# The identity hash

Is there a string which, when hashed with md5, returns itself? Same for SHA-1 and all the other hash functions. I tried googling for it but I couldn’t find anything.

What a fascinating question (to which I don’t have an answer)

Thinking about a practical way to discover such a thing - it would be fairly easy to set up a brute-force test on a random seed string and keep feeding the result back into the input, keeping track of the results - One other possibly interesting scenario that might arise here is to get stuck in a loop - where a small set of results lead to each other in turn, then back to the first one.

MD5 produces a 128 bit result so you’d have to take at each possible 128 value, hash it, and compare the input to the output. Assuming a single computer doing 1000 checks/second, it would approx 10.8e28 years to find all possible collisions.

Mangetout: You’ve just given the naïve ‘solution’ to the Halting Problem (to wit: run it and see what happens). Turing is laughing up his sleeve at you.

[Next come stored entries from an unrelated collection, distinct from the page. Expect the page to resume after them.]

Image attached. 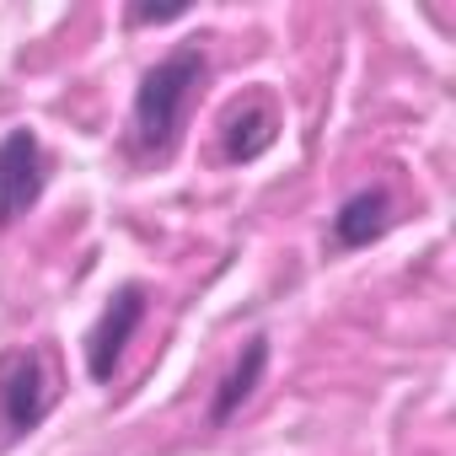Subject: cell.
I'll return each mask as SVG.
<instances>
[{
  "label": "cell",
  "instance_id": "6da1fadb",
  "mask_svg": "<svg viewBox=\"0 0 456 456\" xmlns=\"http://www.w3.org/2000/svg\"><path fill=\"white\" fill-rule=\"evenodd\" d=\"M204 76H209V54L199 44L172 49L167 60H156L140 76L134 108H129V151L140 161H172V151L183 145L188 108H193Z\"/></svg>",
  "mask_w": 456,
  "mask_h": 456
},
{
  "label": "cell",
  "instance_id": "7a4b0ae2",
  "mask_svg": "<svg viewBox=\"0 0 456 456\" xmlns=\"http://www.w3.org/2000/svg\"><path fill=\"white\" fill-rule=\"evenodd\" d=\"M54 408V376L38 349L0 354V451L33 435Z\"/></svg>",
  "mask_w": 456,
  "mask_h": 456
},
{
  "label": "cell",
  "instance_id": "3957f363",
  "mask_svg": "<svg viewBox=\"0 0 456 456\" xmlns=\"http://www.w3.org/2000/svg\"><path fill=\"white\" fill-rule=\"evenodd\" d=\"M49 188V156L33 129H6L0 134V232L17 225Z\"/></svg>",
  "mask_w": 456,
  "mask_h": 456
},
{
  "label": "cell",
  "instance_id": "277c9868",
  "mask_svg": "<svg viewBox=\"0 0 456 456\" xmlns=\"http://www.w3.org/2000/svg\"><path fill=\"white\" fill-rule=\"evenodd\" d=\"M145 306H151V301H145V285H118L113 301L97 312V322H92V333H86V376H92V381H113V370H118L129 338H134L140 322H145Z\"/></svg>",
  "mask_w": 456,
  "mask_h": 456
},
{
  "label": "cell",
  "instance_id": "5b68a950",
  "mask_svg": "<svg viewBox=\"0 0 456 456\" xmlns=\"http://www.w3.org/2000/svg\"><path fill=\"white\" fill-rule=\"evenodd\" d=\"M392 232V193L376 188H354L338 209H333V248L338 253H360L370 242H381Z\"/></svg>",
  "mask_w": 456,
  "mask_h": 456
},
{
  "label": "cell",
  "instance_id": "8992f818",
  "mask_svg": "<svg viewBox=\"0 0 456 456\" xmlns=\"http://www.w3.org/2000/svg\"><path fill=\"white\" fill-rule=\"evenodd\" d=\"M264 370H269V338L253 333V338L242 344V354L232 360V370L220 376L215 397H209V429H225V424H232V419L253 403V392L264 387Z\"/></svg>",
  "mask_w": 456,
  "mask_h": 456
},
{
  "label": "cell",
  "instance_id": "52a82bcc",
  "mask_svg": "<svg viewBox=\"0 0 456 456\" xmlns=\"http://www.w3.org/2000/svg\"><path fill=\"white\" fill-rule=\"evenodd\" d=\"M274 140H280V118H274V108H269V102H242L237 113H225L220 156H225V161H237V167H248V161H258Z\"/></svg>",
  "mask_w": 456,
  "mask_h": 456
},
{
  "label": "cell",
  "instance_id": "ba28073f",
  "mask_svg": "<svg viewBox=\"0 0 456 456\" xmlns=\"http://www.w3.org/2000/svg\"><path fill=\"white\" fill-rule=\"evenodd\" d=\"M183 12H188V6H134L129 22H134V28H140V22H177Z\"/></svg>",
  "mask_w": 456,
  "mask_h": 456
}]
</instances>
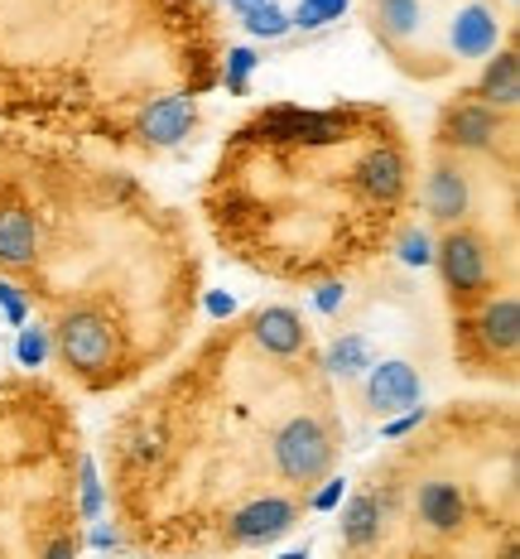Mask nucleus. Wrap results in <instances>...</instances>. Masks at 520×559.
Masks as SVG:
<instances>
[{"label": "nucleus", "mask_w": 520, "mask_h": 559, "mask_svg": "<svg viewBox=\"0 0 520 559\" xmlns=\"http://www.w3.org/2000/svg\"><path fill=\"white\" fill-rule=\"evenodd\" d=\"M424 213L448 227H462L472 217V179L458 159H434L430 179H424Z\"/></svg>", "instance_id": "6e6552de"}, {"label": "nucleus", "mask_w": 520, "mask_h": 559, "mask_svg": "<svg viewBox=\"0 0 520 559\" xmlns=\"http://www.w3.org/2000/svg\"><path fill=\"white\" fill-rule=\"evenodd\" d=\"M39 247H44V231L34 223L29 207H20V203L0 207V265H10V271L34 265L39 261Z\"/></svg>", "instance_id": "f8f14e48"}, {"label": "nucleus", "mask_w": 520, "mask_h": 559, "mask_svg": "<svg viewBox=\"0 0 520 559\" xmlns=\"http://www.w3.org/2000/svg\"><path fill=\"white\" fill-rule=\"evenodd\" d=\"M501 135H506L501 111L482 107V102H472V97L448 102L444 116H438V145H444V150H458V155H472V150H492Z\"/></svg>", "instance_id": "0eeeda50"}, {"label": "nucleus", "mask_w": 520, "mask_h": 559, "mask_svg": "<svg viewBox=\"0 0 520 559\" xmlns=\"http://www.w3.org/2000/svg\"><path fill=\"white\" fill-rule=\"evenodd\" d=\"M462 353H468L472 371L482 367H511L516 362V347H520V305L516 295H492L482 299V309L462 323Z\"/></svg>", "instance_id": "20e7f679"}, {"label": "nucleus", "mask_w": 520, "mask_h": 559, "mask_svg": "<svg viewBox=\"0 0 520 559\" xmlns=\"http://www.w3.org/2000/svg\"><path fill=\"white\" fill-rule=\"evenodd\" d=\"M280 559H304V555H299V550H294V555H280Z\"/></svg>", "instance_id": "c85d7f7f"}, {"label": "nucleus", "mask_w": 520, "mask_h": 559, "mask_svg": "<svg viewBox=\"0 0 520 559\" xmlns=\"http://www.w3.org/2000/svg\"><path fill=\"white\" fill-rule=\"evenodd\" d=\"M496 39H501V20H496V5L477 0V5H462L454 20H448V49L462 63V58H487L496 53Z\"/></svg>", "instance_id": "9d476101"}, {"label": "nucleus", "mask_w": 520, "mask_h": 559, "mask_svg": "<svg viewBox=\"0 0 520 559\" xmlns=\"http://www.w3.org/2000/svg\"><path fill=\"white\" fill-rule=\"evenodd\" d=\"M0 305H5L10 323H20V319H25V299H20V295H15V285H5V280H0Z\"/></svg>", "instance_id": "b1692460"}, {"label": "nucleus", "mask_w": 520, "mask_h": 559, "mask_svg": "<svg viewBox=\"0 0 520 559\" xmlns=\"http://www.w3.org/2000/svg\"><path fill=\"white\" fill-rule=\"evenodd\" d=\"M380 516H386V507H380V497L362 492L352 497V507L342 511V540L352 545V550H362V545H372L380 535Z\"/></svg>", "instance_id": "f3484780"}, {"label": "nucleus", "mask_w": 520, "mask_h": 559, "mask_svg": "<svg viewBox=\"0 0 520 559\" xmlns=\"http://www.w3.org/2000/svg\"><path fill=\"white\" fill-rule=\"evenodd\" d=\"M472 102H482V107H492V111H516V102H520V58L516 49H501L487 63V73H482V83L468 92Z\"/></svg>", "instance_id": "2eb2a0df"}, {"label": "nucleus", "mask_w": 520, "mask_h": 559, "mask_svg": "<svg viewBox=\"0 0 520 559\" xmlns=\"http://www.w3.org/2000/svg\"><path fill=\"white\" fill-rule=\"evenodd\" d=\"M352 183L372 207H400L404 189H410V159H404V150L396 140H372L356 155Z\"/></svg>", "instance_id": "423d86ee"}, {"label": "nucleus", "mask_w": 520, "mask_h": 559, "mask_svg": "<svg viewBox=\"0 0 520 559\" xmlns=\"http://www.w3.org/2000/svg\"><path fill=\"white\" fill-rule=\"evenodd\" d=\"M342 10H347V0H299V10H294L289 25L318 29V25H328V20H342Z\"/></svg>", "instance_id": "6ab92c4d"}, {"label": "nucleus", "mask_w": 520, "mask_h": 559, "mask_svg": "<svg viewBox=\"0 0 520 559\" xmlns=\"http://www.w3.org/2000/svg\"><path fill=\"white\" fill-rule=\"evenodd\" d=\"M193 121H198L193 97H165L141 116V131H145L149 145H179V140L193 131Z\"/></svg>", "instance_id": "dca6fc26"}, {"label": "nucleus", "mask_w": 520, "mask_h": 559, "mask_svg": "<svg viewBox=\"0 0 520 559\" xmlns=\"http://www.w3.org/2000/svg\"><path fill=\"white\" fill-rule=\"evenodd\" d=\"M251 337H256L265 353H275V357H294V353H304L309 329H304V319H299L294 309L270 305V309H261L256 319H251Z\"/></svg>", "instance_id": "4468645a"}, {"label": "nucleus", "mask_w": 520, "mask_h": 559, "mask_svg": "<svg viewBox=\"0 0 520 559\" xmlns=\"http://www.w3.org/2000/svg\"><path fill=\"white\" fill-rule=\"evenodd\" d=\"M251 68H256V53H251V49L231 53V78H227L231 92H246V73H251Z\"/></svg>", "instance_id": "412c9836"}, {"label": "nucleus", "mask_w": 520, "mask_h": 559, "mask_svg": "<svg viewBox=\"0 0 520 559\" xmlns=\"http://www.w3.org/2000/svg\"><path fill=\"white\" fill-rule=\"evenodd\" d=\"M246 29L251 34H265V39H280V34L289 29V15H285L280 5H270V0H265V5L246 10Z\"/></svg>", "instance_id": "aec40b11"}, {"label": "nucleus", "mask_w": 520, "mask_h": 559, "mask_svg": "<svg viewBox=\"0 0 520 559\" xmlns=\"http://www.w3.org/2000/svg\"><path fill=\"white\" fill-rule=\"evenodd\" d=\"M420 391H424V381L410 362H380V367H372V377H366V405H372L376 415L414 411Z\"/></svg>", "instance_id": "9b49d317"}, {"label": "nucleus", "mask_w": 520, "mask_h": 559, "mask_svg": "<svg viewBox=\"0 0 520 559\" xmlns=\"http://www.w3.org/2000/svg\"><path fill=\"white\" fill-rule=\"evenodd\" d=\"M73 555H77V545H73V540H53L44 559H73Z\"/></svg>", "instance_id": "a878e982"}, {"label": "nucleus", "mask_w": 520, "mask_h": 559, "mask_svg": "<svg viewBox=\"0 0 520 559\" xmlns=\"http://www.w3.org/2000/svg\"><path fill=\"white\" fill-rule=\"evenodd\" d=\"M338 497H342V483H332V487H323V492L314 497V507L328 511V507H338Z\"/></svg>", "instance_id": "393cba45"}, {"label": "nucleus", "mask_w": 520, "mask_h": 559, "mask_svg": "<svg viewBox=\"0 0 520 559\" xmlns=\"http://www.w3.org/2000/svg\"><path fill=\"white\" fill-rule=\"evenodd\" d=\"M256 5H265V0H231V10H237V15H246V10H256Z\"/></svg>", "instance_id": "cd10ccee"}, {"label": "nucleus", "mask_w": 520, "mask_h": 559, "mask_svg": "<svg viewBox=\"0 0 520 559\" xmlns=\"http://www.w3.org/2000/svg\"><path fill=\"white\" fill-rule=\"evenodd\" d=\"M414 511H420V521L430 531H458L462 521H468V497H462V487L448 483V477H430V483H420V492H414Z\"/></svg>", "instance_id": "ddd939ff"}, {"label": "nucleus", "mask_w": 520, "mask_h": 559, "mask_svg": "<svg viewBox=\"0 0 520 559\" xmlns=\"http://www.w3.org/2000/svg\"><path fill=\"white\" fill-rule=\"evenodd\" d=\"M39 357H44V337L39 333H25V337H20V362L39 367Z\"/></svg>", "instance_id": "5701e85b"}, {"label": "nucleus", "mask_w": 520, "mask_h": 559, "mask_svg": "<svg viewBox=\"0 0 520 559\" xmlns=\"http://www.w3.org/2000/svg\"><path fill=\"white\" fill-rule=\"evenodd\" d=\"M53 347L68 371L87 381H107L111 367L121 362V333L101 309H68L53 329Z\"/></svg>", "instance_id": "f257e3e1"}, {"label": "nucleus", "mask_w": 520, "mask_h": 559, "mask_svg": "<svg viewBox=\"0 0 520 559\" xmlns=\"http://www.w3.org/2000/svg\"><path fill=\"white\" fill-rule=\"evenodd\" d=\"M366 29L376 34V44L396 58V68H404L410 78H444L448 63L438 58H420L414 39L424 34V0H366Z\"/></svg>", "instance_id": "f03ea898"}, {"label": "nucleus", "mask_w": 520, "mask_h": 559, "mask_svg": "<svg viewBox=\"0 0 520 559\" xmlns=\"http://www.w3.org/2000/svg\"><path fill=\"white\" fill-rule=\"evenodd\" d=\"M294 516H299V507L285 502V497H256V502H246L241 511H231L227 535L237 545H265V540H280L294 526Z\"/></svg>", "instance_id": "1a4fd4ad"}, {"label": "nucleus", "mask_w": 520, "mask_h": 559, "mask_svg": "<svg viewBox=\"0 0 520 559\" xmlns=\"http://www.w3.org/2000/svg\"><path fill=\"white\" fill-rule=\"evenodd\" d=\"M438 275H444L454 305H477L492 289V247L482 231L472 227H454L444 241H438Z\"/></svg>", "instance_id": "39448f33"}, {"label": "nucleus", "mask_w": 520, "mask_h": 559, "mask_svg": "<svg viewBox=\"0 0 520 559\" xmlns=\"http://www.w3.org/2000/svg\"><path fill=\"white\" fill-rule=\"evenodd\" d=\"M338 299H342V289H338V285H323V295H318V309H328V313H332V309H338Z\"/></svg>", "instance_id": "bb28decb"}, {"label": "nucleus", "mask_w": 520, "mask_h": 559, "mask_svg": "<svg viewBox=\"0 0 520 559\" xmlns=\"http://www.w3.org/2000/svg\"><path fill=\"white\" fill-rule=\"evenodd\" d=\"M376 357H372V343H366L362 333H347L332 343L328 353V371H338V377H362V371H372Z\"/></svg>", "instance_id": "a211bd4d"}, {"label": "nucleus", "mask_w": 520, "mask_h": 559, "mask_svg": "<svg viewBox=\"0 0 520 559\" xmlns=\"http://www.w3.org/2000/svg\"><path fill=\"white\" fill-rule=\"evenodd\" d=\"M332 453H338V444H332V429L323 425V419H314V415L285 419V425L275 429V439H270L275 468H280L285 483H299V487L323 483L328 468H332Z\"/></svg>", "instance_id": "7ed1b4c3"}, {"label": "nucleus", "mask_w": 520, "mask_h": 559, "mask_svg": "<svg viewBox=\"0 0 520 559\" xmlns=\"http://www.w3.org/2000/svg\"><path fill=\"white\" fill-rule=\"evenodd\" d=\"M400 255H404V261H430V237H424V231H404V241H400Z\"/></svg>", "instance_id": "4be33fe9"}]
</instances>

Shalmanese: Perfect hash functions (a mathematical abstraction real hash functions attempt to emulate) are allowed to have fixed points, as I understand it, and knowing about them tells you no more about the function than knowing any other arbitrary input-output pair. The magic of a perfect hash function is that every input from the arbitrary-sized domain always has the same output within the fixed range, but given an output value it’s still impossible to calculate any input values that map to it. Caching arbitrary numbers of input-output pairs is not even helpful when the input value you desire isn’t already in your cache. Needless to say we still haven’t produced such a beast, but we can use the abstraction to prove weaknesses in other parts of the system ("Even if the hash function were perfect, it still breaks… "). Finding an easy way to answer this for real hash functions would involve breaking those functions, because otherwise the search (as per Mangetout) may never end.

If you’re Googling, use the phrase “fixed point” rather than identity (as Derleth alluded to).

The brute-force search will halt eventually, assuming you’re methodical about it. The longest possible cycle is 2[sup]128[/sup]. If there are any MD5 cycles, they’re all limited to that — and, there can only be a finite number of them in total.

Still, I don’t think I’ll wait around for the brute-force search to finish. Or even make much of a start.

Likewise, you can brute-force the halting problem, for a computer only slightly smaller than the one you’re using. You just can’t use a computer to solve its own halting problem.

In case it wasn’t apparent, I wasn’t proposing a brute force search as any kind of efficient answer to the OP’s question - merely a thought experiment.

I think I’m right in saying that all possible cycles cannot add to more than 2[sup]128[/sup] steps either - or some of them would intersect (and would therefore be part of the same cycle)

Note that there is also a ‘fixed point attack’ on hash functions, which doesn’t apply here:

It’s a break in the function, but it isn’t what you’re looking for here.

Mangetout: OK, you’re right. In my defense, though, you did say ‘practical’. I don’t think waiting around for the generation of all possible 128-bit numbers is practical given the current methods of designing computer hardware.

Sure - no problem - I was thinking about how to do it. I wasn’t thinking of doing it though.

Since the range is finite, everything must eventually get stuck in a loop.
That loop might be kind of large.

Can’t help wondering if there would be any kind of pattern to the distribution and layout of the loops…

I’ve been thinking about this. Picture a bunch of rooted trees in the graph theoretical sense where all the edge are directed toward the root. The trees can come in all shapes and sizes. Now attach each root node to a directed cycle. There are a bunch of these cycles in many lengths to choose from.

Your hash is one such picture like this, but I’m not sure which one, and I don’t expect any additional structure than what I’ve given to be apparent, but I’m willing to be wrong about that.